For this Tiger toilet, the media’s favorite philanthropist granted $4.8 million in funding to the London School of Hygiene and Tropical Medicine to perfect the technology.

The foundation has received $170,000 for initial tests in India, Myanmar and Uganda from the U.S. Agency for International Development. To date, 4,000 Tiger toilets have been deployed in India. But when it comes to developing ” next-gen ” toilet technology, Bill doesn’t count – he’s ready to add another $200 million for a sewage-free toilet! He also admits that by 2030, there is a $6 billion-a-year business opportunity.

Ready for anything, we say! In 2016, at theUniversity of Eldoret, KenyaA scientific study was carried out on the treatment of faeces, where 100 and 200 g samples from Nairobi’s slums were irradiated with microwaves at 465, 1,085 and 1,550 W for varying durations, up to 14 minutes of exposure. They were then dried for 24 hours at 105°C, or at 550°C for 2 hours.

In 2018, a standard ISO 30500:2018 was created with the aim of facilitating the development of on-site sanitation systems designed to meet basic sanitation needs and to promote economic, social and environmental sustainability through strategies including reducing resource consumption and converting the human excreta in products products.

As we wrote earlier, we’ve got nothing against research, nor Mr Bill, but we’d like to point out, in this story, that a simple solution already exists, a return to the land nutrients she has given us and thanks to you, who have been following us since 2010, you’ve saved an estimated 326,767,403 liters of water per year in 2021, for a total of 2,243,236,587 liters of water saved and 10,299,400 liters of compost created to date.

Ecological dry toilets :
consult the
Lecopot catalog

Our excrement is not waste to be reduced to ashes.

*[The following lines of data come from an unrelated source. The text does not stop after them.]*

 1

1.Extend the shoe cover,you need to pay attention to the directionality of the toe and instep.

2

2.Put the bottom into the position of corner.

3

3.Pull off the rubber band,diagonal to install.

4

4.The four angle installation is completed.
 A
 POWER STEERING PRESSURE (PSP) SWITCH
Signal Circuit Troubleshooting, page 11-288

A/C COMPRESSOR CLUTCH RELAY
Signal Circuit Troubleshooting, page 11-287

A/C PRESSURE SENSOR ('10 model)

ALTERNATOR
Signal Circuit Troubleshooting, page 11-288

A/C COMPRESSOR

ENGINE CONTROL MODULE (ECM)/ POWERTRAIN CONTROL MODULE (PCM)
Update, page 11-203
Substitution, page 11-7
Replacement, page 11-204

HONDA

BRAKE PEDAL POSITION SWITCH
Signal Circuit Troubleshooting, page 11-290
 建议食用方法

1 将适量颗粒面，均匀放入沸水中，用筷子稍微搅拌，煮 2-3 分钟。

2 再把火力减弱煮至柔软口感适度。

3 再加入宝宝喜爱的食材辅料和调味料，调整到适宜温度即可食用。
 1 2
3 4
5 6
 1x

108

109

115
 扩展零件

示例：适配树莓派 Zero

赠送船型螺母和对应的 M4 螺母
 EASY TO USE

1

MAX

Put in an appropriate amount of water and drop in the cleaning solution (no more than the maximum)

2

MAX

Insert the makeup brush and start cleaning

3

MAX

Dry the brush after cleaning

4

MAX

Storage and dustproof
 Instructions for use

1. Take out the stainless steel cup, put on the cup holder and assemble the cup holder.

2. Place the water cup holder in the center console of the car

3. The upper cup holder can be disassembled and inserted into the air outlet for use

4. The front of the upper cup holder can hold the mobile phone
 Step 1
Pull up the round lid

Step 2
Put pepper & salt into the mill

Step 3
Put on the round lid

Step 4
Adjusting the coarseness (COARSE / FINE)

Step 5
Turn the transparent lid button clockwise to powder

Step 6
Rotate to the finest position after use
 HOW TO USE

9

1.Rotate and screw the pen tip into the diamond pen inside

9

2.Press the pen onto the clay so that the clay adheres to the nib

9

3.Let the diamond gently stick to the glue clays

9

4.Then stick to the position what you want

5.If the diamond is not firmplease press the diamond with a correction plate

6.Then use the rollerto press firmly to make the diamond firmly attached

We have to recycle them to regain our place in the natural cycle. The solution is much simpler than we’re led to believe. The less costly and more effective solution is Ecosan*, or the creation of jobs to compost our materials, depending on whether we manage our individual or collective sanitation.

Conversely, when all developing countries are equipped with these super high-tech toilets, we’ll be able to increase sales of chemical fertilizers, since the nutrients have been dissolved, to accentuate the destruction of land and install power stations to run these magnificent toilets.

And what do you think? What will your ideal toilet look like in 2030?

*EcoSan: Ecological sanitation generally refers to any sanitation method based on the separation of grey water and excreta flows, and the recovery of urine and faecal matter using dry toilets.